91.1. En el Nombre del Padre, y del Hijo, y del Espíritu Santo.
91.2. “¡Aleluya!”: Esta es la palabra propia del domingo. “¡Aleluya!”: Esta es la canción del pueblo redimido. “¡Aleluya!”: Esta es la poesía del corazón enamorado y agradecido. “¡Aleluya!”: Esta es la consigna de los misioneros y el verdadero catecismo de los educadores. “¡Aleluya!”: Este es el precioso vínculo entre la tierra y el Cielo, la danza de amor que une a los Ángeles y los hombres.
91.3. Enséñale a tus pies a llevar ritmos de aleluya cuando caminen. Acostumbra tu corazón a palpitar aleluyas cuando acoge y envía la sangre por todo tu cuerpo. Educa a tus párpados, para que digan aleluya cuando se cierren y cuando se abran, de modo que siempre estén cerrados a la mentira de las tinieblas y abiertos al esplendor del Día de Cristo.
91.4. Obra de tal modo que todo lo que empieces lo termines, y al terminar puedas decir: “¡Aleluya!” Habla de tal modo que todas tus palabras sean verdad y quien las escuche pueda cantar con amor: “¡Aleluya!” Piensa de tal manera que toda la armonía de tus ideas tenga el sello inconfundible de ese “¡Aleluya!” que llevas en el centro de tu alma desde el día en que fuiste bautizado.
91.5. Hay algunos papeles elegantes que tienen una trama o dibujo hecho con suave tinta, a manera de fondo. Que tu vida sea elegante, grata, perfumada y bella, y que su palabra de fondo, su melodía interior, su ritmo propio sea “¡Aleluya!.”
91.6. ¿Estás cansado, mi pequeño? ¿Dónde encontrará descanso un misionero si no es en la alabanza? ¿Qué hacía Jesús después de sus jornadas extenuantes de caridad y predicación? ¿En qué le ves ocupado después de horas y horas de entregarse como nadie se había entregado? La soledad fue su cuarto; la montaña, su oratorio; la plegaria, su cobija, y la alabanza su reposo y su solaz. Más que las gotas de su Sangre, los ríos de su amorosa alabanza inundaban el corazón del Padre Celeste.

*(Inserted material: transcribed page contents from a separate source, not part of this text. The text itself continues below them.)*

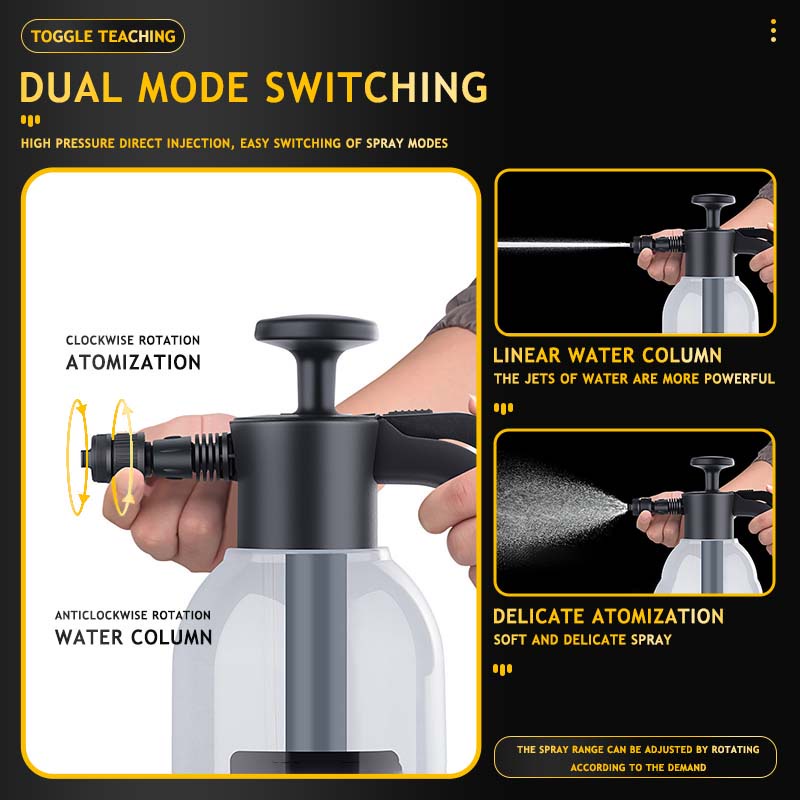 TOGGLE TEACHING

DUAL MODE SWITCHING

HIGH PRESSURE DIRECT INJECTION, EASY SWITCHING OF SPRAY MODES

CLOCKWISE ROTATION
ATOMIZATION

ANTICLOCKWISE ROTATION
WATER COLUMN

LINEAR WATER COLUMN
THE JETS OF WATER ARE MORE POWERFUL

DELICATE ATOMIZATION
SOFT AND DELICATE SPRAY

THE SPRAY RANGE CAN BE ADJUSTED BY ROTATING ACCORDING TO THE DEMAND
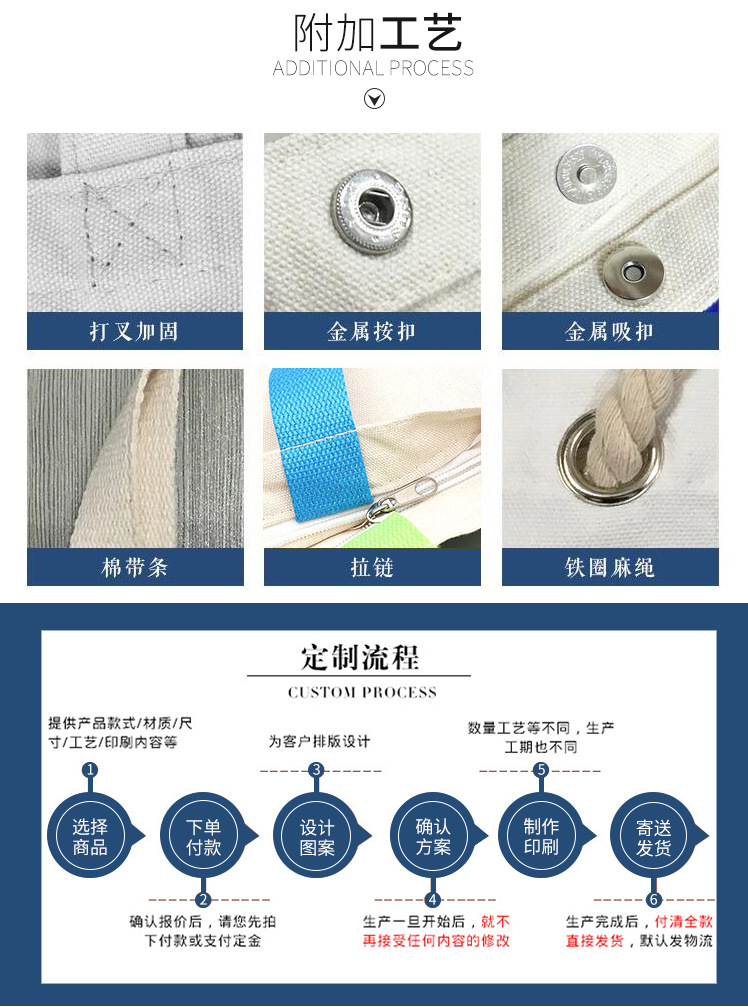 附加工艺
ADDITIONAL PROCESS

打叉加固
金属按扣
金属吸扣
棉带条
拉链
铁圈麻绳

定制流程
CUSTOM PROCESS

提供产品款式/材质/尺寸/工艺/印刷内容等
1
选择商品

下单付款
2
确认报价后，请您先拍下付款或支付定金

为客户排版设计
3
设计图案

确认方案
4
生产一旦开始后，就不再接受任何内容的修改

数量工艺等不同，生产工期也不同
5
制作印刷

寄送发货
6
生产完成后，付清全款直接发货，默认发物流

91.7. ¡Es tan hermoso Jesucristo! Una noche que estaba orando le oímos decir en voz alta esta breve oración, maravillosa síntesis de su inocencia, su alegría y su ternura; dijo aquella vez: “Papá, Padre Dios. Hoy hay que hacer justicia…” Cuando oímos esta expresión retemblaron los Cielos de los Cielos. ¡Tú no tienes idea de cómo se oye la palabra “justicia” en labios del Hijo de Dios!
91.8. En medio de un profundo silencio, continuó: “Padre, una vez tú enviaste un diluvio sobre esta tierra, dice la Ley. Ahora debe ser anegado el Cielo.” Nadie entendió nada de lo que estaba diciendo, porque toda esta plegaria la pronunció en voz alta. Y siguió: “Si los males de la tierra merecieron un diluvio de reparación y correctivo, ¿tantos bienes del Cielo quedarán sin un diluvio de danzas y alabanzas? Es justo, Padre; es obra de justicia que también el Cielo sea inundado, y pienso que es mi deber y mi derecho empezar la lluvia de cantos y aleluyas.”
91.9. Lo que siguió, mi amado hermano, no te lo puedo contar. Es de aquellas cosas que no caben en lengua de Ángeles ni de hombres: constelaciones repletas de estrellas y soles pueden darte una idea de cómo se iluminaba aquella noche bendita con cada palabra que Jesús iba diciendo: con la naturalidad de un niño que agradece a su madre la comida y al mismo tiempo con la inspiración que no tienen los Querubes.
91.10. Por eso te digo: alaba a Dios. Hazme recordar esa noche. Cuando te recoges en tu alma como en un templo, y desde tu corazón, como desde un altar disparas flechas encendidas de amor hacia los Cielos, tú me haces recordar al Hijo de Dios hecho hombre. Y soy feliz.
91.11. Deja que te invite a la alegría. Dios te ama; su amor es eterno.